- **BREAKING CHANGE**
- BEFORE:
- `create_list_for()` returned a `str` containing the name of the file the program wrote to
- NOW:
- `create_list_for()` returns a `tuple` containing
- a `list` of `list`s containing the video information found by the program for the current run
- by default, returns dummy video data to avoid cluttering the output
- to return the actual video data, set the `video_data_returned` ListCreator attribute to `True`
- dummy data: `[[0, '', '', '']]`
- a `tuple` containing a `str` with the name of the channel (taken from the channel's heading) and a `str` with the name of the file written to
- `('The Channel Name', 'the_name_of_the_file')`
- `('The Channel Name', '')` if the ListCreator attributes are `txt=False`, `csv=False`, `md=False`, AND `video_data_returned=True`
- see the **NEW FEATURES** section below for more details about `video_data_returned`
- access the full documentation for the updated `create_list_for` method with `help(ListCreator.create_list_for)` in the python interpreter
- **BUGFIX**
- fixes `cookie_consent` blocking logic for new HTML in GDPR regions
- YouTube updated the HTML formatting for blocking cookie consent, and the previous cookie consent blocking logic broke
- this release fixes the blocking logic to work with the new HTML formatting
- **NEW FEATURES**
- overview for the new ListCreator attributes given here, but run `help(ListCreator)` in the python interpreter or read the "More API information" section in the python README to see the full documentation:
- `file_suffix` allows more control over the file naming (`True` by default)

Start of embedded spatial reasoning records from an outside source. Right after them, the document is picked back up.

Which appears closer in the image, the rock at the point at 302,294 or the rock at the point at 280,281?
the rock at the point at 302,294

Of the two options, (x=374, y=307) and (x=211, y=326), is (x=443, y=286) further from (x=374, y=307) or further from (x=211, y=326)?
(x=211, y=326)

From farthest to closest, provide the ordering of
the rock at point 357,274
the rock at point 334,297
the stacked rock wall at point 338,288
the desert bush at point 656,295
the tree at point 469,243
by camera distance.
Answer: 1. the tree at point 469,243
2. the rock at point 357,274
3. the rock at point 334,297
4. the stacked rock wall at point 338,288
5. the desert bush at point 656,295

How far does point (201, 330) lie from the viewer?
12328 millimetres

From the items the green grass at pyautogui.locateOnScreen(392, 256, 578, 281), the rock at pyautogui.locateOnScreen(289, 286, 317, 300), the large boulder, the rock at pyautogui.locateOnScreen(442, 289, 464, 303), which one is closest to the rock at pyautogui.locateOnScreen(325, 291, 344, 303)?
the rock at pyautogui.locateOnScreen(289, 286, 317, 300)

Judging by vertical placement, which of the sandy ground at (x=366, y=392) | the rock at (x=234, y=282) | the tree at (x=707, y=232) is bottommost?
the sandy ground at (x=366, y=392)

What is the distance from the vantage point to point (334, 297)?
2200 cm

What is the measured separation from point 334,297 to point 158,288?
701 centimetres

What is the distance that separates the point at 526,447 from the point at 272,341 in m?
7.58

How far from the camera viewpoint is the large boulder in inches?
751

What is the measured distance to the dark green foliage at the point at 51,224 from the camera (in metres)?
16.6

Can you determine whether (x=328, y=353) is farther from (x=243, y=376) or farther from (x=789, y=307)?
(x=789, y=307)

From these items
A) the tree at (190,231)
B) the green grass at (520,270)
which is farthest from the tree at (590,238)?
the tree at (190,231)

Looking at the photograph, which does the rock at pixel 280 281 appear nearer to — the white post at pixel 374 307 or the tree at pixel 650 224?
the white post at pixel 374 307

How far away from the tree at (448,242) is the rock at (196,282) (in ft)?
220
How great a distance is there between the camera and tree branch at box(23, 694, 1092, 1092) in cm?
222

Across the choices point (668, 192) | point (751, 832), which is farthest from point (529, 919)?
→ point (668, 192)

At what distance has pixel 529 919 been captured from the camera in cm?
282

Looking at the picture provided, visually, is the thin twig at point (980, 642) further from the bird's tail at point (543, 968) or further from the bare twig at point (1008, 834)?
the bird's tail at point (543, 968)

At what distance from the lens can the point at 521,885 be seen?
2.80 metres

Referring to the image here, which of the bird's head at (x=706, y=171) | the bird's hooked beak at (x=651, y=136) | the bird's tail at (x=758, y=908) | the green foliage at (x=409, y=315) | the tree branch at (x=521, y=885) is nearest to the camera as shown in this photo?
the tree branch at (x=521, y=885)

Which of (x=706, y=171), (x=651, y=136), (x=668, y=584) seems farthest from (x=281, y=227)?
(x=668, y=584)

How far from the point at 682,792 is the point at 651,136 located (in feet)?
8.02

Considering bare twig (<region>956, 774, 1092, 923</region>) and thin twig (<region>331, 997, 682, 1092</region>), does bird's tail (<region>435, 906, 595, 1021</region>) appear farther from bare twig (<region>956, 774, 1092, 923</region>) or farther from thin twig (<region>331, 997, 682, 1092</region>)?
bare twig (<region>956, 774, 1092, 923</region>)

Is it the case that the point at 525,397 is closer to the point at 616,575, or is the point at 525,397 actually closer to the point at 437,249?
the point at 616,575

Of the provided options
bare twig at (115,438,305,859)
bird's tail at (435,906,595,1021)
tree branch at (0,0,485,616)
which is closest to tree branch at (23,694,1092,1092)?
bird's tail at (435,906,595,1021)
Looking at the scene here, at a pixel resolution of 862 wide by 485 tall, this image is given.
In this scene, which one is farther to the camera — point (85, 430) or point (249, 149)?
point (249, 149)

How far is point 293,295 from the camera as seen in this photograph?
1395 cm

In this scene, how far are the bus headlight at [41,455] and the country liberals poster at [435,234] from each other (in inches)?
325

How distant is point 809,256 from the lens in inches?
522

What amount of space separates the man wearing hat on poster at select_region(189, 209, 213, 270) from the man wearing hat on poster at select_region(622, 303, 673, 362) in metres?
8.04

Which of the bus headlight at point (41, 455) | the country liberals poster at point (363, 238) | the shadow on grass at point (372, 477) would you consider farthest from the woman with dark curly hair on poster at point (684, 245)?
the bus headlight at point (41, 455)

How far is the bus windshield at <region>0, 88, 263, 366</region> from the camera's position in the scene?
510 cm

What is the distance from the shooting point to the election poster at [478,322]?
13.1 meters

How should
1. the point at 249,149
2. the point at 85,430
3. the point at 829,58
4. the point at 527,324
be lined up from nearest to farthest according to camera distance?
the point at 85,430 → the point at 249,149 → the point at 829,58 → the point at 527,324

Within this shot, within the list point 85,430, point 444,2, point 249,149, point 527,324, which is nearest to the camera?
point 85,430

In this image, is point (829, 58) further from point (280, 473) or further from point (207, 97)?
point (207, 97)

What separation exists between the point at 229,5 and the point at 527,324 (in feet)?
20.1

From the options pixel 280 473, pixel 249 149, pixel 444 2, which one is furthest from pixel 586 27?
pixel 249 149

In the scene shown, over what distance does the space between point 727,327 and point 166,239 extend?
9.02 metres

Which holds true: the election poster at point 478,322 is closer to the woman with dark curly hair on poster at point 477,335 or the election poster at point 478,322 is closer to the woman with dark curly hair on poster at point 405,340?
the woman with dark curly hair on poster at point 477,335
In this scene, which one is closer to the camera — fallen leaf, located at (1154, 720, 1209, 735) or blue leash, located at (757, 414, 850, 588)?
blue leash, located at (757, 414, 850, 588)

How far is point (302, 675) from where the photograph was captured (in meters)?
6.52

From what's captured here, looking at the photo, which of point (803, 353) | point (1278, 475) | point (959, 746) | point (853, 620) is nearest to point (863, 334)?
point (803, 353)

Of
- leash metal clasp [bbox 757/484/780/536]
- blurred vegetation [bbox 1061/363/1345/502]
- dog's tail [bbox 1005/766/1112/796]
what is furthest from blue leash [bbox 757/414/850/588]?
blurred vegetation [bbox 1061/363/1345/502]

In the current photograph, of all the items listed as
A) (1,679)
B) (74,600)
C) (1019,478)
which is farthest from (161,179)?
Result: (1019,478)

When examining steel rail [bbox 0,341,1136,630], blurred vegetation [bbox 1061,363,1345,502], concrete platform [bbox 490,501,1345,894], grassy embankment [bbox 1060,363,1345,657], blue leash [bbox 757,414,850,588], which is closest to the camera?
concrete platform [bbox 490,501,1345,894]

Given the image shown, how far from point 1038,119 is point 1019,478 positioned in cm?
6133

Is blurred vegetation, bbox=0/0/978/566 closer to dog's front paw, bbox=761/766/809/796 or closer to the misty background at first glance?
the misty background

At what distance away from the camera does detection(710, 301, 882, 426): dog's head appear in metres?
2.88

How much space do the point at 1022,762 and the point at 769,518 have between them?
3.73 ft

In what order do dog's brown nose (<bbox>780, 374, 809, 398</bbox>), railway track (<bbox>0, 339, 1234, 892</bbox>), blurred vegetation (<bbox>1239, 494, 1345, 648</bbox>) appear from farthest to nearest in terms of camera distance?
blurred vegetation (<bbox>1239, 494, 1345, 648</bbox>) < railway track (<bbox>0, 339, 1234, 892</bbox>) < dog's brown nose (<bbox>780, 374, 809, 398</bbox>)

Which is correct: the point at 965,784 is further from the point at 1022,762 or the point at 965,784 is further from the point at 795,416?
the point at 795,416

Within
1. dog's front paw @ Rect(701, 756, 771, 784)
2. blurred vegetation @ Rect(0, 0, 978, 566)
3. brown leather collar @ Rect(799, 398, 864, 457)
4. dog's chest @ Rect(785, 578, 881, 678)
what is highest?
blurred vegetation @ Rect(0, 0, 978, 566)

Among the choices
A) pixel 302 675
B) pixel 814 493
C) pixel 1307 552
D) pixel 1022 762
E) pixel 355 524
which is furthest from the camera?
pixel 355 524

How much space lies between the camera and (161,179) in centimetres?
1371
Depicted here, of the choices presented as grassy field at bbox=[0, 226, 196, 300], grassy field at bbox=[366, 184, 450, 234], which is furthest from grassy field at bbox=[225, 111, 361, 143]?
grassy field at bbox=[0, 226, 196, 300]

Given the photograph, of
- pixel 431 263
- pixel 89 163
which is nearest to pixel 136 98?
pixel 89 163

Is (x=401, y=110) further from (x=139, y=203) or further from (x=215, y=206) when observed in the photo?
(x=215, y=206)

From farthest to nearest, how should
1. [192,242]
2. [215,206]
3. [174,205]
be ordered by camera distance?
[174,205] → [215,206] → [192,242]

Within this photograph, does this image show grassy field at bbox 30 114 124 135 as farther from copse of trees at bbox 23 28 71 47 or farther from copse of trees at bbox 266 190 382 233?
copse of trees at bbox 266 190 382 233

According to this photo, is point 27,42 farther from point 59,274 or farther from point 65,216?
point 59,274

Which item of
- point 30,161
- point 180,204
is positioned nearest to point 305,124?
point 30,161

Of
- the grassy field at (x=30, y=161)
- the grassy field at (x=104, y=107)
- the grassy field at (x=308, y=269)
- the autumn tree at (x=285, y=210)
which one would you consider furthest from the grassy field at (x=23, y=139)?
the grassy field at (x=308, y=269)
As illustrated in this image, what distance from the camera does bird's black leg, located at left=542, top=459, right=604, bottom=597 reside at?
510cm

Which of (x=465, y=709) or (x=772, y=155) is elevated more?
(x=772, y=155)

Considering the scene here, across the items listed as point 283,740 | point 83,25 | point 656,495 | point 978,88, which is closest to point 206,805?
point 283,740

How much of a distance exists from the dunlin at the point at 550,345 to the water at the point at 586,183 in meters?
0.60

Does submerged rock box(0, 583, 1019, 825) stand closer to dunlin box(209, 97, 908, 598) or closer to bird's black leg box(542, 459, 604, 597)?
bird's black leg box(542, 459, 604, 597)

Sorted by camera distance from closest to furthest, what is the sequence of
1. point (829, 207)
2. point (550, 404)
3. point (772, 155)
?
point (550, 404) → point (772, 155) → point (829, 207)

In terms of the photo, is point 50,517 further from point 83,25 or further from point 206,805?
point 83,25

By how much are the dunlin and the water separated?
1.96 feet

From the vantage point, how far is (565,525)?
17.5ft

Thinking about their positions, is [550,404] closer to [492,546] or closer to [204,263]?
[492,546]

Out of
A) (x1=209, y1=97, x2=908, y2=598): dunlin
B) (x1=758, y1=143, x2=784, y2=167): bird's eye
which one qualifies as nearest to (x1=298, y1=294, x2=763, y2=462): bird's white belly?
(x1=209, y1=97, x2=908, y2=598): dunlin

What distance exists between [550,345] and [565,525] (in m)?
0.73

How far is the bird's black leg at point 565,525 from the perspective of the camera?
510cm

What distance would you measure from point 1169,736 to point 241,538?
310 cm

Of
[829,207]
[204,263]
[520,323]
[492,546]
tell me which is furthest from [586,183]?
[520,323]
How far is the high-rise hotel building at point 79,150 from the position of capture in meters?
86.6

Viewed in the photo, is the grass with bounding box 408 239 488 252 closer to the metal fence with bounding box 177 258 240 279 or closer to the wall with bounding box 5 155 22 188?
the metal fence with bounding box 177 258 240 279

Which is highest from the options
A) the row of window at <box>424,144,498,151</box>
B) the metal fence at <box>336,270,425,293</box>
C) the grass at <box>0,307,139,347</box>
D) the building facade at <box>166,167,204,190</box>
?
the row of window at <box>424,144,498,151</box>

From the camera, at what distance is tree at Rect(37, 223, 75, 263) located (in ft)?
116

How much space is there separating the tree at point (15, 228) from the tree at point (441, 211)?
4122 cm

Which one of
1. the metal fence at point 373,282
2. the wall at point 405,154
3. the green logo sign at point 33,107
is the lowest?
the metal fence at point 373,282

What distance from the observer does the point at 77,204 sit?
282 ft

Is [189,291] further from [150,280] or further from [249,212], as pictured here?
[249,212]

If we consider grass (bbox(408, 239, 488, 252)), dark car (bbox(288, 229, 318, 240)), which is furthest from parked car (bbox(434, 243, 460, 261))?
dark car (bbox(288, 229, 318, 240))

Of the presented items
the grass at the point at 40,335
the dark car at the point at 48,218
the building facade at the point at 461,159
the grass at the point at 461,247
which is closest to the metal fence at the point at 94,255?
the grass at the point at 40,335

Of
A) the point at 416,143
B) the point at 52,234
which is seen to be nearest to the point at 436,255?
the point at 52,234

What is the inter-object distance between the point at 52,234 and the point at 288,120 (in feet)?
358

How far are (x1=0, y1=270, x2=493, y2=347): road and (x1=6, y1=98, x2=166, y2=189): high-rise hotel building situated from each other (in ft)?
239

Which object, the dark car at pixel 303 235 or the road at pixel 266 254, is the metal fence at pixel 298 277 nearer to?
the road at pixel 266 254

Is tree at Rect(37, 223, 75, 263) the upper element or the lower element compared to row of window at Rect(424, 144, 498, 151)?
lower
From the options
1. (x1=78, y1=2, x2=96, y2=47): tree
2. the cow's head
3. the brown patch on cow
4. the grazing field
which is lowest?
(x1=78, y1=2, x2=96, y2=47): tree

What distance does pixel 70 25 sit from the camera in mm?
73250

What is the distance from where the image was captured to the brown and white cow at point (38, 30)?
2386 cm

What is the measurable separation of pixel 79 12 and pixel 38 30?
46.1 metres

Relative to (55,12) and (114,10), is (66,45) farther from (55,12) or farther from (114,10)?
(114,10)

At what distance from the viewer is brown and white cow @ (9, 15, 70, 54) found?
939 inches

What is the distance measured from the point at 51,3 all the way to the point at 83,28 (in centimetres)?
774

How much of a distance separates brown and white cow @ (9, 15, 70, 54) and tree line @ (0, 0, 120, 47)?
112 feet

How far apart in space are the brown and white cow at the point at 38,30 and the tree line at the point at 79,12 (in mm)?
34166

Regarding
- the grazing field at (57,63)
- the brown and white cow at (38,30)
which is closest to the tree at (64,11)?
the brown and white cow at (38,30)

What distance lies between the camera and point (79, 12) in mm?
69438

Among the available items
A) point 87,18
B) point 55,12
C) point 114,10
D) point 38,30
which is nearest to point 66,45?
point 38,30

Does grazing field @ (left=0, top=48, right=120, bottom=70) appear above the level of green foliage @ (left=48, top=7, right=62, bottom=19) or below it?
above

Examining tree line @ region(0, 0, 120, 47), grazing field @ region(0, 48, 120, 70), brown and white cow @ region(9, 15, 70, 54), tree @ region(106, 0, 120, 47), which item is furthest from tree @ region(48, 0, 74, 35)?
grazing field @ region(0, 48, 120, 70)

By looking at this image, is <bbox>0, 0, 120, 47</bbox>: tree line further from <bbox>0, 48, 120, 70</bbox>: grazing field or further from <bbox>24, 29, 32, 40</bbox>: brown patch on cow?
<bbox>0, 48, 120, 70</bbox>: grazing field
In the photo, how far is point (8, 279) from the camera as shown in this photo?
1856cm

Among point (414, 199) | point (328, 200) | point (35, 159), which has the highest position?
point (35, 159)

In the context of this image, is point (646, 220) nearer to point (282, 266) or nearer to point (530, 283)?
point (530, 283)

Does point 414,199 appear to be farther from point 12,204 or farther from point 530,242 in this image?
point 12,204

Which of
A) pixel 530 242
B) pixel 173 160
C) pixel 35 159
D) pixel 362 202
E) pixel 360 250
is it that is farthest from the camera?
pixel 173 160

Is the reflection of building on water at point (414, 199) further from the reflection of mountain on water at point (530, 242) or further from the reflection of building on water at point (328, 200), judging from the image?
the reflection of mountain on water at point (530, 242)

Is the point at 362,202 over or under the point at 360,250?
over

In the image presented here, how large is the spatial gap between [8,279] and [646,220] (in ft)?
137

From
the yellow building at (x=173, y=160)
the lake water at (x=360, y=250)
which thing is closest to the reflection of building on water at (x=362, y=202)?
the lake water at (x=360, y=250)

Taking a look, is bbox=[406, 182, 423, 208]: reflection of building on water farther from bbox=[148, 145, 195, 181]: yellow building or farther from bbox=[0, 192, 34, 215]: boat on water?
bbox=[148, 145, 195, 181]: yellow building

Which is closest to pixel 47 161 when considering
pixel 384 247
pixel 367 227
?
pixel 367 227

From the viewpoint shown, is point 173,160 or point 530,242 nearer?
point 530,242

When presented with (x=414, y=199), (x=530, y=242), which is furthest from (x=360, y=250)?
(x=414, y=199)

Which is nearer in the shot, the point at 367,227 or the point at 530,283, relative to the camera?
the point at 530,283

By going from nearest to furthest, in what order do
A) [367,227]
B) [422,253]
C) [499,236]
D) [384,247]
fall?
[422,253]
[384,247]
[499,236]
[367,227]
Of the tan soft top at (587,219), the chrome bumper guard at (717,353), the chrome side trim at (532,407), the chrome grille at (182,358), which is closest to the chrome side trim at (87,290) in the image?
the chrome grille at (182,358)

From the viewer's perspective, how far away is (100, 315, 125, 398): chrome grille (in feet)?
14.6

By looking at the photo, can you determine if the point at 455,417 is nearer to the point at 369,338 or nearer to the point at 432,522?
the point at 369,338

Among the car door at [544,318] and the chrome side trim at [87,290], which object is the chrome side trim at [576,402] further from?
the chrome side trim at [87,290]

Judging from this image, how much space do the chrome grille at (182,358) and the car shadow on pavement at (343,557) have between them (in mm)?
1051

- `all_video_data_in_memory` scrapes the ENTIRE YouTube channel's videos page, EVEN if files exist for the channel already (`False` by default)
- must also set the `video_data_returned` attribute to `True` to actually get this information
- `video_data_returned` returns the video data for all videos the program scraped (`False` by default)
- data returned depends on a number of factors, see full documentation for more details
- `video_id_only` saves only the video ID instead of the entire URL (`False` by default)
- example: saves 'abcdefghijk' instead of 'https://www.youtube.com/watch?v=abcdefghijk'
- overview for the updated `file_name` argument options in the `create_list_for` method given here, but run `help(ListCreator.create_list_for)` in the python interpreter to see the full documentation:
- `file_name='auto'` names the output file(s) using the name that shows up under the banner when you navigate to the channel's homepage (with spaces removed)
- `file_name='id'` names the output file(s) using the identifier from the URL provided to the `url` argument
- run `help(ListCreator.create_list_for)` for a comprehensive list of examples
- using `file_name='id'` is very useful when multiple channels have the SAME channel name
- **PERFORMANCE IMPROVEMENTS**
- BEFORE:
- the program pulled the video data from the selenium instance and wrote to the file(s) directly
- NOW:
- the program loads the video data from the selenium instance into memory, THEN writes the saved video data from memory to the file(s)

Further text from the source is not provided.